Through scholarships, convenings, professional development, and community-centered initiatives, we are building a durable pipeline of well-trained, well-supported Black Montessori educators, school leaders, and advocates. We work to close the persistent gaps in representation, of Black educators, leaders, and children, in Montessori spaces, while nurturing the social, emotional, spiritual, and economic conditions for collective thriving.

We don't just support schools. We support communities. Our work spans the U.S. and the Black diaspora, and it is led by practitioners who are deeply embedded in the communities we serve.

Our Reach Since 2020

$232,974+ invested in Black educator training, children, and community programs since 2020

48 programs strengthened across the U.S. and the Black diaspora

77 educators supported in pursuing Montessori training and certification

62 families supported with Montessori tuition scholarships

Black Montessori ecosystems strengthened across 12 countries

Our Story

The BMEF was founded in 2020 by Dr. Ayize Sabater I — not as a response to a trend, but as a direct answer to a persistent reality: that Black children, families, and educators have been systematically underserved by educational systems that were never designed with them in mind.

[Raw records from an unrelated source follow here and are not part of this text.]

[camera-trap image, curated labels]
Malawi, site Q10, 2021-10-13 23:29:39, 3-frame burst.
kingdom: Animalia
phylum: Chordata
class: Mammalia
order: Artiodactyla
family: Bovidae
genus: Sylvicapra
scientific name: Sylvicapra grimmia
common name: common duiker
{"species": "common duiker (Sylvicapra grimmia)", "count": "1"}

Born from the momentum of the 2020 Washington, D.C. protests, the BMEF was built on a conviction that education is not neutral.

Grounded in Dr. Montessori's holistic philosophy and honoring the legacy of Black educational pioneers like Mary McLeod Bethune, we are continuing a long tradition of Black communities claiming the right to educate their own children with dignity, intention, and care.

Our Team

 
 

We are a lean, community-rooted organization, and that is by design. Our work is driven by practitioners and advocates who are deeply embedded in the communities we serve, not removed from them. Every initiative we undertake reflects lived expertise, genuine care, and an unwavering belief in education as a tool for liberation.

Dr. Ayize has spent more than two decades at the intersection of community organizing, education, and Black liberation. A Magna Cum Laude graduate of Morehouse College with a doctorate in Urban Educational Leadership from Morgan State University and an AMI 12-18 Diploma, Dr. Sabater brings both scholarly rigor and deep roots in community-based practice to his work at the BMEF. He is the co-founder of multiple community institutions — including an independent Black school and a Montessori public charter school in Washington, D.C. — and a published researcher who lectures widely on Black empowerment, educational transformation, and systems change.

Dr. Ayize Sabater I, Ed. D

Co-Founder

Meisha is a Montessori educator, consultant, and program leader who has spent her career ensuring that Montessori education lives up to its fullest promise — not just in well-resourced settings, but in communities around the world that have historically been left out of the conversation. From Thailand to Indonesia to the Cayman Islands, her work has centered on one core question: how do you make Montessori both high-fidelity and genuinely aligned with the cultural values of the community it serves?

That question led her to found Montessori Meisha, an online store dedicated to culturally affirming Montessori materials, and is the foundation of her work as Executive Director of the BMEF. Her background in Journalism gave her an early, firsthand lens on the educational and economic disparities shaping Black communities — a lens that has informed her practice ever since. She holds a Master's in Montessori Education from William Howard Taft University.

Meisha Perrin, M.Ed

Executive Director
Fiscal Sponsor

The BMEF is a fiscally-sponsored project of Mentors of Minorities in Education (M.O.M.I.Es), Inc., a Washington, D.C.-based 501(c)(3) dedicated to transformative educational equity for children of color.